Goldyne's telemedicine practice uses a health record software application that sends data in an e-mail to the referring provider. In addition, a password encrypted online record system provides access to patient information shared by him and the referring providers—but that file does not automatically download to the patients' electronic medical record (EMR).

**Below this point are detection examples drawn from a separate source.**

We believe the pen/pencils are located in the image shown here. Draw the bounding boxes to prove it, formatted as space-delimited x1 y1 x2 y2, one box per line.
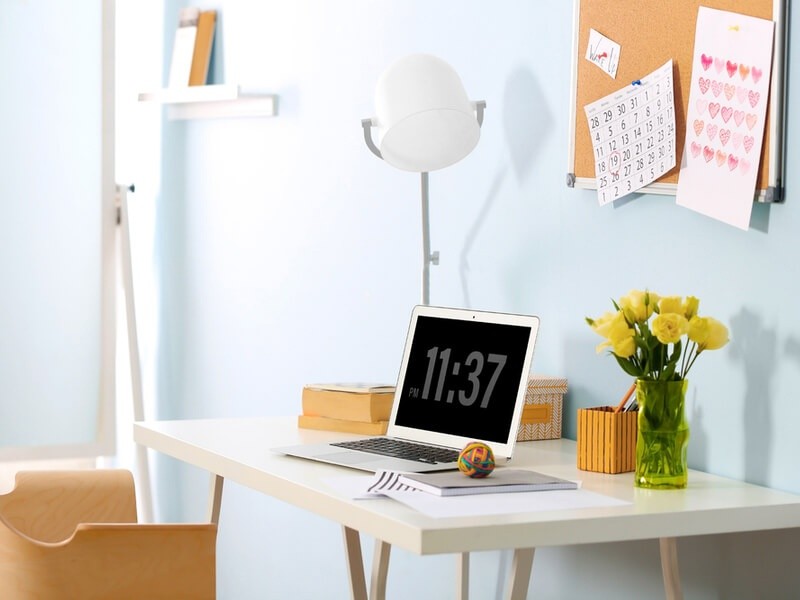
614 382 637 413
624 396 637 413
631 404 638 411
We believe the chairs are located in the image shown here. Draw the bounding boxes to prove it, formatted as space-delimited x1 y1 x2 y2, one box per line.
0 467 217 600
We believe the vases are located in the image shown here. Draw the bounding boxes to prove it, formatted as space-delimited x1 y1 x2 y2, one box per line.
637 379 689 491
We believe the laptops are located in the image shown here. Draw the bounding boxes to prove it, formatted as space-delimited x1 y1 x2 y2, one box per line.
278 306 540 473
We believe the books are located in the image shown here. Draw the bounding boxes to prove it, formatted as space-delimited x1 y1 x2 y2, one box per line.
303 385 396 394
170 8 217 87
397 466 579 497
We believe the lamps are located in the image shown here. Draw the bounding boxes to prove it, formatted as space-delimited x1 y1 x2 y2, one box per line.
359 54 486 306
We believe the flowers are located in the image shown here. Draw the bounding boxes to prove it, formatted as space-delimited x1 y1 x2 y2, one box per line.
583 289 729 476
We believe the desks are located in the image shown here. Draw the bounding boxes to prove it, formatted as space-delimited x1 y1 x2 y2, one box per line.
133 418 800 600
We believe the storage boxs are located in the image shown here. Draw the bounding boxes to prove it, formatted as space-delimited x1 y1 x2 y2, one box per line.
516 376 568 442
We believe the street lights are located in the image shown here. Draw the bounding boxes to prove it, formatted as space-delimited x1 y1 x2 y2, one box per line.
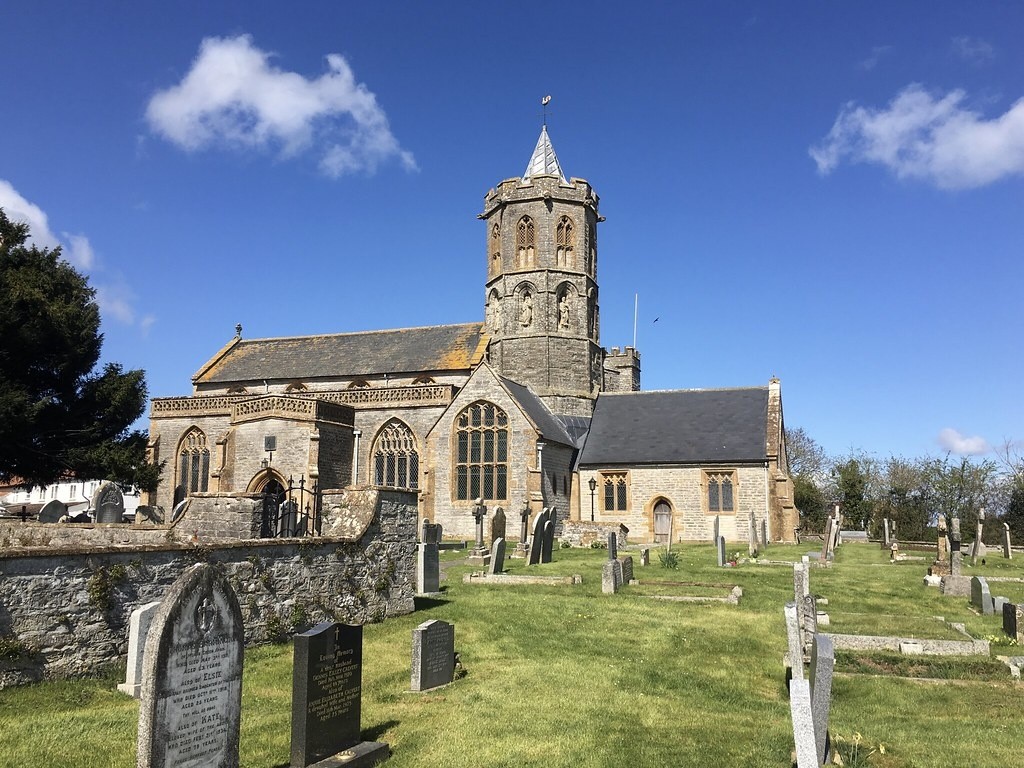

The learning curve and ability to seamlessly enter data for many systems is difficult and takes clinicians time.
“It's how to fit it into the medical workflow that's a big challenge, and we haven't got there,” Goldyne said.
Peterson added that the 130 hospitals that rely on Specialists on Call communicate by fax, because integration is fraught with difficulties.
“For some period of time, the recordkeeping is going to be the most cumbersome part of it,” Peterson said. “When the magnitude of the savings available is large enough, people will find a way to do it… For the average practitioner, the operational challenges are daunting. Yet telemedicine represents a big jump forward in ACOs getting a lot of different resources out to patients.”
Those health systems taking the leap understand the possibilities telemedicine and telemonitoring can offer to help them achieve better patient outcomes and greater financial success with their ACOs.
“UPMC believes smart technology will have a central role in our future, along with accountable care and good science,” Watson said. “With that trifecta, that's healthcare of the future—healthcare in the cloud, healthcare at home, healthcare at work, healthcare when and where you want it—very exciting.”